Kur’an metni on beş asırlık müesses İslam ve Müslümanlık
tecrübesinde sayısız istismara maruz kalmış, her ne kadar nazmı mevsuk
olsa da akla ziyan te’villerle anlam ve yorum düzeyinde bin bir çeşit
tahrife uğratılmıştır. Bunun böyle olması, bir yönüyle Kur’an’ın suskun
ve eli kolu bağlı hâlde yorumcunun insafına bırakılmış bir metin olarak
algılanması ve dolayısıyla onun hiç konuşmadığı şeyler hakkında
konuşturulmuş olmasıdır. Diğer bir yönüyle de Kur’an’ın ilahi
kelam/ferman vasfını haiz olması hasebiyle tüm Müslümanlar nazarında
mutlak hakikat kaynağını temsil ediyor olması ve bu büyük temsil
gücünden dolayı kendini İslam’a izafe eden her türlü görüş, düşünce ve
eylemin temel meşruiyet zeminini oluşturmasıdır. Kur’an’ın gerek İslam
kültür ve medeniyetinde kurucu metin olması, gerek hakikati aramanın en
doğru adresi olarak algılanması ve gerekse İslâm dairesi içinde emsalsiz
bir kutsallık ve otoriteye sahip bulunması Müslümanların varlık, bilgi
ve değer telakkileriyle irtibatlı bir olgudur. Zira İslam düşüncesinin
ana caddesindeki genel kabule göre varlık, bilgi ve değerin kaynağı
Allah’tır. Bu itibarla Kur’an’ın İslam düşünce sistemindeki konumu
mutlak surette merkezî olmak zorundadır. İşte bu zorunluluk sebebiyle
Müslümanlar nüzul döneminden bugüne değin dinî ve dünyevî meselelerle
ilgili hemen bütün norm ihtiyaçlarını öncelikle ve özellikle Kur’an’ın
sınırlı sayıda ayetten müteşekkil metninden karşılamaya çalışmışlardır.

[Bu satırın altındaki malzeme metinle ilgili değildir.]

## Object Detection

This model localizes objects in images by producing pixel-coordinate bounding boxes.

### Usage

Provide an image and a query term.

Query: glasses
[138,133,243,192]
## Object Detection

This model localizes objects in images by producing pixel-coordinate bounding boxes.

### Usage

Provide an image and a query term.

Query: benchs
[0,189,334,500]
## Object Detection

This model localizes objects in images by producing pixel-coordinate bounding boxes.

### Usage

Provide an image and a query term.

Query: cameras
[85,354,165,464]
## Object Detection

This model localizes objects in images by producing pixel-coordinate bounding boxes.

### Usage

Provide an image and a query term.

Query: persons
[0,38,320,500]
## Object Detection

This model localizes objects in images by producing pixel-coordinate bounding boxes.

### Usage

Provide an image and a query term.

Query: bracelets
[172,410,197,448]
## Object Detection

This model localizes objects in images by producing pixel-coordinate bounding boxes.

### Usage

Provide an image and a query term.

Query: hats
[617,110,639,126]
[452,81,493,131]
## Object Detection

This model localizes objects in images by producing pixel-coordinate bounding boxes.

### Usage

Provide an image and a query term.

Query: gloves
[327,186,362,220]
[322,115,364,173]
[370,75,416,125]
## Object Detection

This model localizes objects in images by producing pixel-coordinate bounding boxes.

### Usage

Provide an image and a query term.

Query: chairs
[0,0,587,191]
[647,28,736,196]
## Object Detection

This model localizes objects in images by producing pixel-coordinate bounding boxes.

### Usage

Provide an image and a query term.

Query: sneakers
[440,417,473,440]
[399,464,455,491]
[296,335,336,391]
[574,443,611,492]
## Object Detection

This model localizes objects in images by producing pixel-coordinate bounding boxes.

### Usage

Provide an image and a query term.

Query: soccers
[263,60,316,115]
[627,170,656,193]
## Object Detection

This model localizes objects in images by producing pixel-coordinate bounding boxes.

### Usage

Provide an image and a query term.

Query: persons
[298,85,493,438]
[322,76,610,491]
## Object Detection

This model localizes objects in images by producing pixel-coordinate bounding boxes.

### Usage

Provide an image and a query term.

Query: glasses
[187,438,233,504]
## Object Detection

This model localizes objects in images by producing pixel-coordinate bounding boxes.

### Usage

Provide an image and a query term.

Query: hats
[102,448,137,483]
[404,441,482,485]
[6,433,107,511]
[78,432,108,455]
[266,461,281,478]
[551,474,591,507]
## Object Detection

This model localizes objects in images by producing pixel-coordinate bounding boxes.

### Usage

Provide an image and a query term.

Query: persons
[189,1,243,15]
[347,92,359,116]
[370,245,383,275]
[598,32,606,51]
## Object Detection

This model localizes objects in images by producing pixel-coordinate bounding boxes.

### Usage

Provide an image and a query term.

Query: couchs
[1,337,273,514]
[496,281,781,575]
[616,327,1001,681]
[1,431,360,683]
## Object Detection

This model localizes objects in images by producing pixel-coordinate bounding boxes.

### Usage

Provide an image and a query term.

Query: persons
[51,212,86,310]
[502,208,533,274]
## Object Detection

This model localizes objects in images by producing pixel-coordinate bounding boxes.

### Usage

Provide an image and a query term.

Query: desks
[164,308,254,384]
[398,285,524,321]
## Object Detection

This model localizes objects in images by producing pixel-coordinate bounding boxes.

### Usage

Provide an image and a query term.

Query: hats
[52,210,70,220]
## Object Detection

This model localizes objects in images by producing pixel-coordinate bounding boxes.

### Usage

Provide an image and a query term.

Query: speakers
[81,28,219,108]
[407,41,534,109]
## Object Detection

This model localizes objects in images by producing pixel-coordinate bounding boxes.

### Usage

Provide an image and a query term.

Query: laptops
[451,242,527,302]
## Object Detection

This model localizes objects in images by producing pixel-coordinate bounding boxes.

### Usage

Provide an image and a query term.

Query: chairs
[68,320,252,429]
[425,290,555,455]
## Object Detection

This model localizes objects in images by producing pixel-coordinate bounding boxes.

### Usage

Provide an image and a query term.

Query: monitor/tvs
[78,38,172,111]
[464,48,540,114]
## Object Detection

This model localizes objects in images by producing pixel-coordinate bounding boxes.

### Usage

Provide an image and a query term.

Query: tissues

Ne var ki mesele salt norm ihtiyacını karşılamakla sınırlı kalmamış,
bilakis 15 asırlık tarihî tecrübe içerisinde ortaya çıkan hemen her
türlü fikir ve iddianın meşruiyeti de yine bu metinde aranmıştır.
Kur’an neden konuşmaz?
Bu durum ister istemez Kur’an’ın azami ölçüde semerelendirilmesine,
çok kere de basbayağı bir araç ve kaldıraç olarak kullanılması şeklinde
istismar edilmesine yol açmıştır. Kendisini “gayet açık ve anlaşılır”
diye tanımlayan Kur’an’ın bu denli kolay istismar edilebilirliği bir
açıdan tenzil sürecinin sona ermesiyle birlikte ayetlerin nüzul
ortamındaki dış bağlamının giderek kaybolması ve aslî mananın
muğlaklaşmasıyla, diğer bir açıdan da metindeki lafızların sentaktik ve
semantik bakımdan farklı anlam ihtimallerine hamledilebilir keyfiyette
olmasıyla çok yakından ilgili bir durumdur. Bu yüzdendir ki Hz. Ali hem
“Kur’an suskundur konuşmaz, onu insanlar konuşturur” demiş, hem de
Abdullah b. Abbas’ı Hâricîlerle müzakereye gönderdiği sırada, “Onlarla
tartışırken Kur’an’la istidlalde bulunma; çünkü Kur’an çeşitli manalara
muhtemildir. Sen sen ol, onlarla Sünnet üzerinden tartış” sözüyle Kur’an
metninin istismar edilebilirliğine dikkat çekmiştir. Nitekim asırlar
boyunca her mezhep ve grup hasmına karşı argüman oluştururken Kur’an’ı
dilediği gibi konuşturmayı başarabilmiştir. O kadar ki bir mezhebin
müteşabihattan saydığı ayet, diğer bir mezhep tarafından muhkem
addedilmiştir. Bu vahim gerçek Âl-i İmrân 3/7. ayetin tefsirinde
Fahreddîn er-Râzî tarafından,”Ümmetin çoğunluğu (cumhûr-i nâs) nezdinde
öteden beri cari olan kural, herhangi bir mezhebe mensup kimselerin
kendi görüşlerine uygun düşen her ayeti muhkem, hasımlarının görüşüne
uygun düşen her ayeti de müteşabih saymalarıdır” diye itiraf edilmiştir.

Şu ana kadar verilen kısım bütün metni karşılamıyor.